Friday, January 13, 2012
Genre: fantasy-- alternate history
Pages: 356 (paperback)
Recommended for: fans of fantasy and historical fantasy, and most especially, dragons
Synopsis: Aerial combat brings a thrilling new dimension to the Napoleonic Wars as valiant warriors rise to Britain’s defense by taking to the skies . . . not aboard aircraft but atop the mighty backs of fighting dragons.
When HMS Reliant captures a French frigate and seizes its precious cargo, an unhatched dragon egg, fate sweeps Capt. Will Laurence from his seafaring life into an uncertain future–and an unexpected kinship with a most extraordinary creature. Thrust into the rarified world of the Aerial Corps as master of the dragon Temeraire, he will face a crash course in the daring tactics of airborne battle. For as France’s own dragon-borne forces rally to breach British soil in Bonaparte’s boldest gambit, Laurence and Temeraire must soar into their own baptism of fire.

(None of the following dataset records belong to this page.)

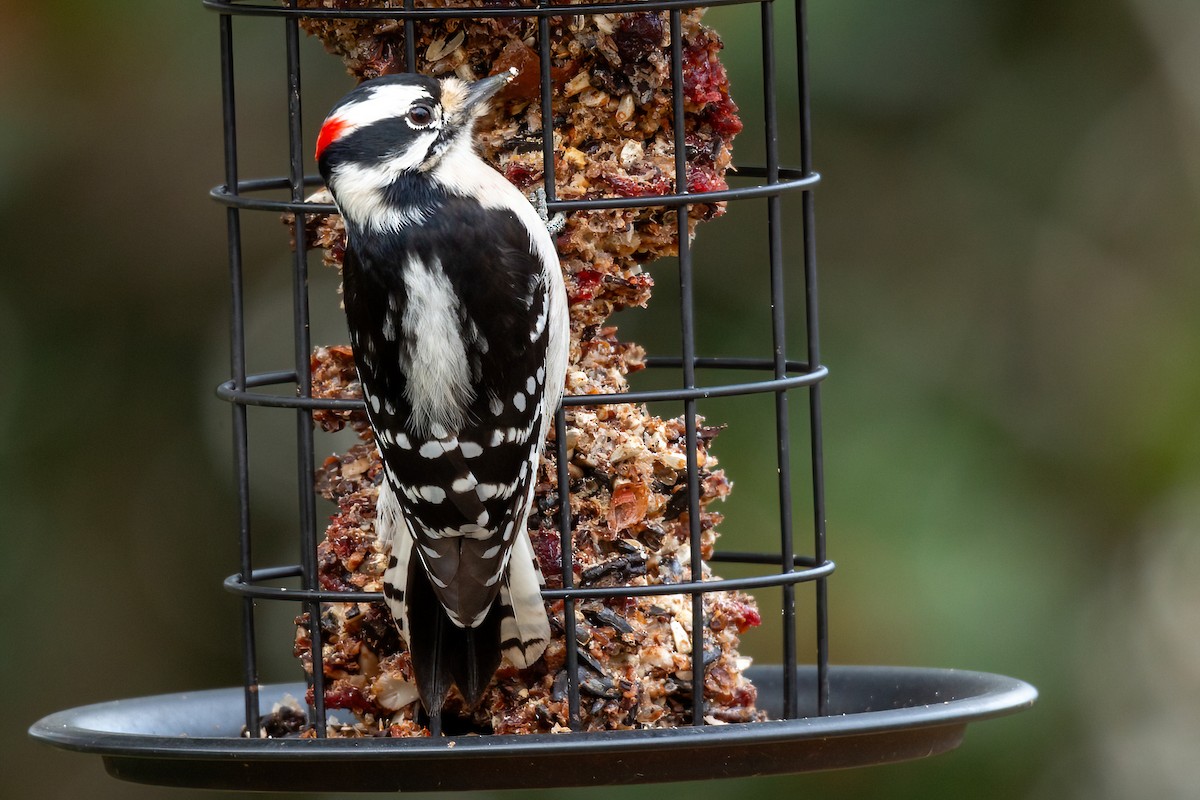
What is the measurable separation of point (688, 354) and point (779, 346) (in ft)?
0.76

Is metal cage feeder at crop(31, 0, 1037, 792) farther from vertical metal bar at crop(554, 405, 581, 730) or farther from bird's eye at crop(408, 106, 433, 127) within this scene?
bird's eye at crop(408, 106, 433, 127)

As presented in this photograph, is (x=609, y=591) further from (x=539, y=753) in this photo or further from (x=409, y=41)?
(x=409, y=41)

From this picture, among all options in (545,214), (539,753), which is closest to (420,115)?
(545,214)

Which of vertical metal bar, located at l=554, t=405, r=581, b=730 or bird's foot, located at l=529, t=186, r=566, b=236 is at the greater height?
bird's foot, located at l=529, t=186, r=566, b=236

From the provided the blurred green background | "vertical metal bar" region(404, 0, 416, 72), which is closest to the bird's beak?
"vertical metal bar" region(404, 0, 416, 72)

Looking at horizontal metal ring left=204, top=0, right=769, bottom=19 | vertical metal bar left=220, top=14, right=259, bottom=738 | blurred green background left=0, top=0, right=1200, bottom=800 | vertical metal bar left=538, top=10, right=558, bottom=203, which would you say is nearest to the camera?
horizontal metal ring left=204, top=0, right=769, bottom=19

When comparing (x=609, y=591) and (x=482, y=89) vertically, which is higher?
(x=482, y=89)

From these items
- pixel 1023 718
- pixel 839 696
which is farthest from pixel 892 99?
pixel 839 696

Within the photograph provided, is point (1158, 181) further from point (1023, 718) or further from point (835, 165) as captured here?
point (1023, 718)

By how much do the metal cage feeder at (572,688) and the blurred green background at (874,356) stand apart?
123cm

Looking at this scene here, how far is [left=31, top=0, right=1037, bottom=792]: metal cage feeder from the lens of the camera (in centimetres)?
321

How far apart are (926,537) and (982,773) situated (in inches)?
27.6

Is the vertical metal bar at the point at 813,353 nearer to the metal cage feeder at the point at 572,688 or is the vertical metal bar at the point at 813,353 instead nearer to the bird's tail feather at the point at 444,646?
the metal cage feeder at the point at 572,688

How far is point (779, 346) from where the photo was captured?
13.0 feet
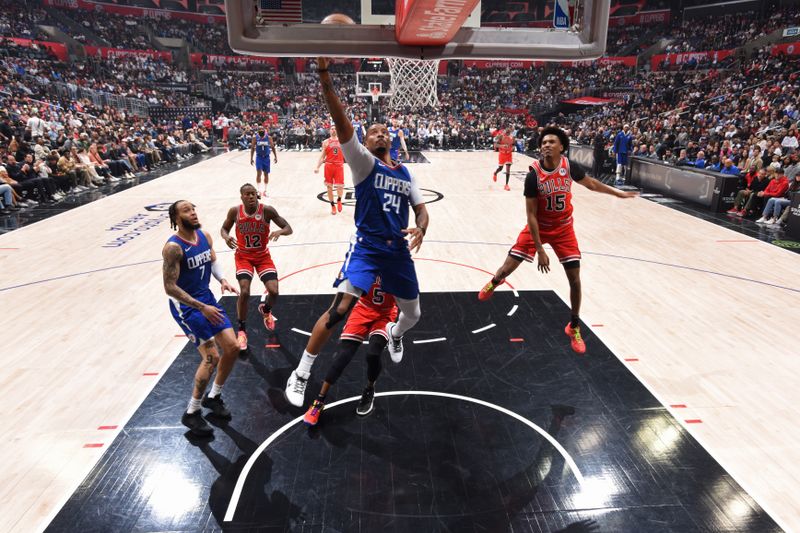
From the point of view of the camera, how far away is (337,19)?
190 inches

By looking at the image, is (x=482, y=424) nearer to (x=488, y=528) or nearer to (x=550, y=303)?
(x=488, y=528)

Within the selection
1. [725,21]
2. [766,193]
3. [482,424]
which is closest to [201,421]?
[482,424]

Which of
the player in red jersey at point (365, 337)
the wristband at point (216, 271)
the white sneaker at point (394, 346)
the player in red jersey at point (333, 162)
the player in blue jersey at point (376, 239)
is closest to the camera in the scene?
the player in blue jersey at point (376, 239)

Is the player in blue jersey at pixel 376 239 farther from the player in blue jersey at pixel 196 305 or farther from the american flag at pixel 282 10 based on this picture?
the american flag at pixel 282 10

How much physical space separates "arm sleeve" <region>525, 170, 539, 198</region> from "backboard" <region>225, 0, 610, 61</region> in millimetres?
1223

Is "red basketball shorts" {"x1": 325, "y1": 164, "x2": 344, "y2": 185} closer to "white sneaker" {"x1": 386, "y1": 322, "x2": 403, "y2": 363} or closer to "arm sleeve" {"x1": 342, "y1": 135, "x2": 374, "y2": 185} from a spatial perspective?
"white sneaker" {"x1": 386, "y1": 322, "x2": 403, "y2": 363}

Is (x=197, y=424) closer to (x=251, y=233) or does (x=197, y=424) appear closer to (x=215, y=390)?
(x=215, y=390)

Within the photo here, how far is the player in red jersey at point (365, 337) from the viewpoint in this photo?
3.92 metres

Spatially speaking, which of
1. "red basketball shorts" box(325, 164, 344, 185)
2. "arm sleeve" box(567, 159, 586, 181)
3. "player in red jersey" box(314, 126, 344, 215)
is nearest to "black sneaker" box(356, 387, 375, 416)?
"arm sleeve" box(567, 159, 586, 181)

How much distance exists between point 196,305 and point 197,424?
0.96 m

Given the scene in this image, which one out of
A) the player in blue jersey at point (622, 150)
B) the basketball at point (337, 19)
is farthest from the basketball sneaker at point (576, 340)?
the player in blue jersey at point (622, 150)

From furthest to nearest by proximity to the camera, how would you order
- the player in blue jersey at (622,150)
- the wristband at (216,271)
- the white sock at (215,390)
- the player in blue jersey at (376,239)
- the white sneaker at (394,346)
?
the player in blue jersey at (622,150) → the white sneaker at (394,346) → the wristband at (216,271) → the white sock at (215,390) → the player in blue jersey at (376,239)

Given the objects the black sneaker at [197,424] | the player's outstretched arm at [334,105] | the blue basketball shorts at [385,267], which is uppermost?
the player's outstretched arm at [334,105]

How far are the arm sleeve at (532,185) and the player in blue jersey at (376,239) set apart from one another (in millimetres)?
1351
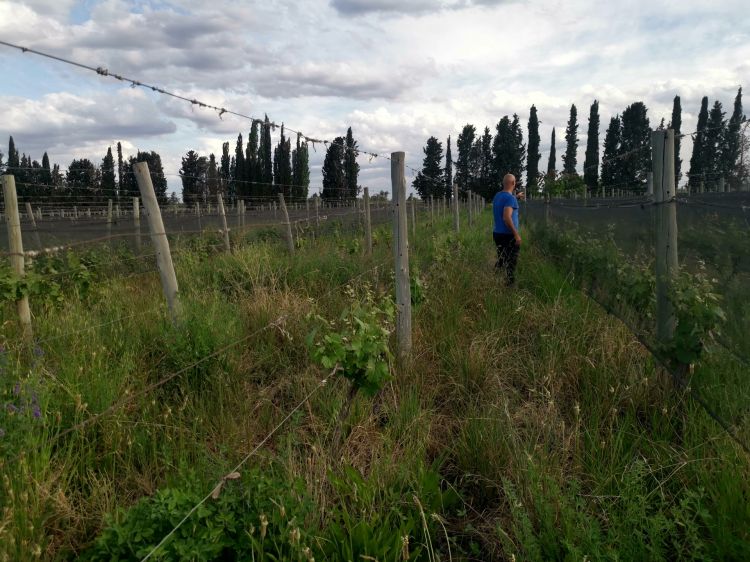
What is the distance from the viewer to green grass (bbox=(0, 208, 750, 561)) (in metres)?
2.14

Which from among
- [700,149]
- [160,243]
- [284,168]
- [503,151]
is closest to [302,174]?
[284,168]

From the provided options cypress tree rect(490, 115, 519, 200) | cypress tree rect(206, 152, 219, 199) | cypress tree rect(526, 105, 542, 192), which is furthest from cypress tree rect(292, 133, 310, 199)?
cypress tree rect(526, 105, 542, 192)

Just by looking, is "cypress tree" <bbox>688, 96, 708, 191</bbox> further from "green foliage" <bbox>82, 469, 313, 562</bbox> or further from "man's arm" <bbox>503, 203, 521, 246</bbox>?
"green foliage" <bbox>82, 469, 313, 562</bbox>

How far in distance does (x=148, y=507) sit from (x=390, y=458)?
108 centimetres

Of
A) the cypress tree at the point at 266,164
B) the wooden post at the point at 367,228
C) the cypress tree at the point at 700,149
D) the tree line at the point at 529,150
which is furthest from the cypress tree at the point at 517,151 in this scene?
the wooden post at the point at 367,228

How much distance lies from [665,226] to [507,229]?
12.2 feet

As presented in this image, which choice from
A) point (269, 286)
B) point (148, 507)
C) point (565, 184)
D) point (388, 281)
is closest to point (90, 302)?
point (269, 286)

As a child, I was infamous for my obsession with dinosaurs. As I got older, this fixation transformed into an unhealthy love for dragons, those most graceful, magnificent, and terrifyingly powerful draconian overlords of the sky. While I love the Inheritance (Eragon) books and the appearances made by dragons in Harry Potter, the Temeraire has officially become my favorite literary dragon.

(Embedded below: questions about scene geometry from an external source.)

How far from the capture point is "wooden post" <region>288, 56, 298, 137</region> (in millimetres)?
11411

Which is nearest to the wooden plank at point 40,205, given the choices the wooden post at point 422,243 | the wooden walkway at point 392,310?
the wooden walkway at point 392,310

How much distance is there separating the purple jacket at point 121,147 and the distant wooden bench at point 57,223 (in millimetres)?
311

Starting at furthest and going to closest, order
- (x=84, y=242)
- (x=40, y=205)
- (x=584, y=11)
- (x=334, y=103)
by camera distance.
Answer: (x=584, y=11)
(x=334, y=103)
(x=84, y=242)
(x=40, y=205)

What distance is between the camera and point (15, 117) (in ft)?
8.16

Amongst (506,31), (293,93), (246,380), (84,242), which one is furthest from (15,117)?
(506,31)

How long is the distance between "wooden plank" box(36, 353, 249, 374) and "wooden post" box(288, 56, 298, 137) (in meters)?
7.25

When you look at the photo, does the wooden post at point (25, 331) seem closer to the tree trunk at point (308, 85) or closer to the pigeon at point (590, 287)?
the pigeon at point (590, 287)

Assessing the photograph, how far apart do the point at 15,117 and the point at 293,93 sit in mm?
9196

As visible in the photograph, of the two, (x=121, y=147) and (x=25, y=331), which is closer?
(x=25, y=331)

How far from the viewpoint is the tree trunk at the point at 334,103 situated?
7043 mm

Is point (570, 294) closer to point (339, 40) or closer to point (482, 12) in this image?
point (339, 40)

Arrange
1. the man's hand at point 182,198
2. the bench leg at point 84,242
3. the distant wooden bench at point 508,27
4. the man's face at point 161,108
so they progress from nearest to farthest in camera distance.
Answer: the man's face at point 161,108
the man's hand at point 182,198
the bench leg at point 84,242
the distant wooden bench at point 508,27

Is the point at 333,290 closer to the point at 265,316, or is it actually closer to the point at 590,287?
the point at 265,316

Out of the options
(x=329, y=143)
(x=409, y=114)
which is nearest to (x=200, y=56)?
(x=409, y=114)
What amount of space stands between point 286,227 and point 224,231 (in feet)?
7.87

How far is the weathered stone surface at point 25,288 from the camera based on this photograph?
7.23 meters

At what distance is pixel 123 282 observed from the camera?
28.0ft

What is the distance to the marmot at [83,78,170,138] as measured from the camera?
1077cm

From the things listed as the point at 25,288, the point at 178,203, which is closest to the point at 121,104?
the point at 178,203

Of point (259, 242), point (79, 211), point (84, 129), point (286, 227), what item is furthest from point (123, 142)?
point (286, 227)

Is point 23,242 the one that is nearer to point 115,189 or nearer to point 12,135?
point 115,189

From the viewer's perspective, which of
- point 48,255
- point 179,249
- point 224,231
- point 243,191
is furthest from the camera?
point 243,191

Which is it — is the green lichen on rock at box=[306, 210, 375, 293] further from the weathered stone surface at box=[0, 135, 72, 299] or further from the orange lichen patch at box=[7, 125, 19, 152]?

Will Laurence is a British navy officer with a gentleman-like disposition. After his ship, the Reliant, captures a hatching dragon egg among the cargo of a French ship, Laurence quite accidentally becomes imprinted with the newborn dragon, whom he names Temeraire after a Royal Navy ship. Thrust into the world of the aerial corps and the ranks of dragons, their captains, and the large crews who battle from dragonback, Laurence and Temeraire struggle to prove themselves among a class of soldiers quite different from the Navy, and whom are already prejudiced against them. It cannot be said that this book is action-packed, per se, but what battles do rage between our British heroes and the French opposition, under an unseen Emperor Napoleon, are very well-written and definitely engaging. Naomi Novik's writing style is wordy but refreshingly intelligent-- I felt like the dialogue was realistic to the time period, as were the characters' attitudes.

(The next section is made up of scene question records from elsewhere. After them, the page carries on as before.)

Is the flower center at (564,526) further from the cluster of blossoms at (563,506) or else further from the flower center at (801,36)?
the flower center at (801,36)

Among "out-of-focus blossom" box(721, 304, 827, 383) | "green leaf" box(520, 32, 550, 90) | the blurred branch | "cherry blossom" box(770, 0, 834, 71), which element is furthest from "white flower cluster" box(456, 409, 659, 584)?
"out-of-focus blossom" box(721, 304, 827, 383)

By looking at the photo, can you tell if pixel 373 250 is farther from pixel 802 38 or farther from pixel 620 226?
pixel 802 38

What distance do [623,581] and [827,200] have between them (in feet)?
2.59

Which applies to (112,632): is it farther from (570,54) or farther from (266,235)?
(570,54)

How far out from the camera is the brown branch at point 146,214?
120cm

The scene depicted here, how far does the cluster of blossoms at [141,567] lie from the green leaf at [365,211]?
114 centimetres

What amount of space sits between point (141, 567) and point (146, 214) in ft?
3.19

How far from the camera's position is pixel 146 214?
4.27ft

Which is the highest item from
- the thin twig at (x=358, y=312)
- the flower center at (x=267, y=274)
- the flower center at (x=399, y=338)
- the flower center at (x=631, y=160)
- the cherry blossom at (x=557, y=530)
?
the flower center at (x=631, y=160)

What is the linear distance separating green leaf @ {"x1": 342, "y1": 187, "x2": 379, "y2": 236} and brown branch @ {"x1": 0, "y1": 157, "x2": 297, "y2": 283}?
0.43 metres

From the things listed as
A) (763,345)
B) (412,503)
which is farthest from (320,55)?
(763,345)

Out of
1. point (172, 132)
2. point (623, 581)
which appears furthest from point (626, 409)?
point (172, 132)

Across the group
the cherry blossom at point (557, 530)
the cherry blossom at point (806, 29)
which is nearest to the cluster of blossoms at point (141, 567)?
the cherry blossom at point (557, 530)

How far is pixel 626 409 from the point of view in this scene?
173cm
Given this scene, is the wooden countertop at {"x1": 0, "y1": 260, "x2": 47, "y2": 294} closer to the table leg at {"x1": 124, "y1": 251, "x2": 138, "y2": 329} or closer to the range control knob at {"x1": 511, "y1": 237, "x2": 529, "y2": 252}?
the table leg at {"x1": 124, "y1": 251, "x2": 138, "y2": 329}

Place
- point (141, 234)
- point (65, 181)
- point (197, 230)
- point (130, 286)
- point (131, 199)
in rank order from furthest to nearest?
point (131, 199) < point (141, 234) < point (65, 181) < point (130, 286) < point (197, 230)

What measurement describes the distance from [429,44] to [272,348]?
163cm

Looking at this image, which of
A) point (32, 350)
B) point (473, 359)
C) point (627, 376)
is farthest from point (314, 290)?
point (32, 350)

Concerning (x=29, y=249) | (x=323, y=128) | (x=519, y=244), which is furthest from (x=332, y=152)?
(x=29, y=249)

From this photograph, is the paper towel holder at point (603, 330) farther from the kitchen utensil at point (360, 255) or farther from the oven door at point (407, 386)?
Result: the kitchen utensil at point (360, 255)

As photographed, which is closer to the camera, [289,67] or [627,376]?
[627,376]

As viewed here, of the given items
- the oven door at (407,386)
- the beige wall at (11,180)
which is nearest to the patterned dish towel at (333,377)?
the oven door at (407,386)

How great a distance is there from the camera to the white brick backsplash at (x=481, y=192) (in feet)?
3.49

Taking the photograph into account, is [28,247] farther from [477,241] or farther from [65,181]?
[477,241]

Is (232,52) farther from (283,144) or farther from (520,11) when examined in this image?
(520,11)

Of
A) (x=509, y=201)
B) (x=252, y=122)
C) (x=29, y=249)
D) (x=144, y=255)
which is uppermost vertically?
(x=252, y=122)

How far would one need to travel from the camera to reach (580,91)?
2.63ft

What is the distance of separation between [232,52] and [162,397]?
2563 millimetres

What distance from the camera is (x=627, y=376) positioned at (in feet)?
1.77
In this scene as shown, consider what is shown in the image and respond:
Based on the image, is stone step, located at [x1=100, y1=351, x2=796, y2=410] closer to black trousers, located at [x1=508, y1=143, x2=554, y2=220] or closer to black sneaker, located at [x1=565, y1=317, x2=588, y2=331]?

The dragons themselves are fantastic. Novik's portrayal of all the different species of dragons, from the mythical Chinese Imperials and Celestials to the enormous British Regal Coppers and Longwings-- a breed of dragons which only bond with female captains-- is very interesting and engaging. It's incredibly cool to see some female dragon riders, too, despite the historical lack of involvement of women in military affairs in this era, and to learn of the history surrounding them and society's very tentative acceptance by them as warriors (most of the time they are forced to disguise their identity). Laurence and Temeraire's relationship evolves so much and I liked seeing the bonds of affection and trust develop between them even as the plot twists in a way that, over and over again, threatens to separate the two of them against their will. I completely recommend His Majesty's Dragon as well as its sequel, Throne of Jade, which I've just finished.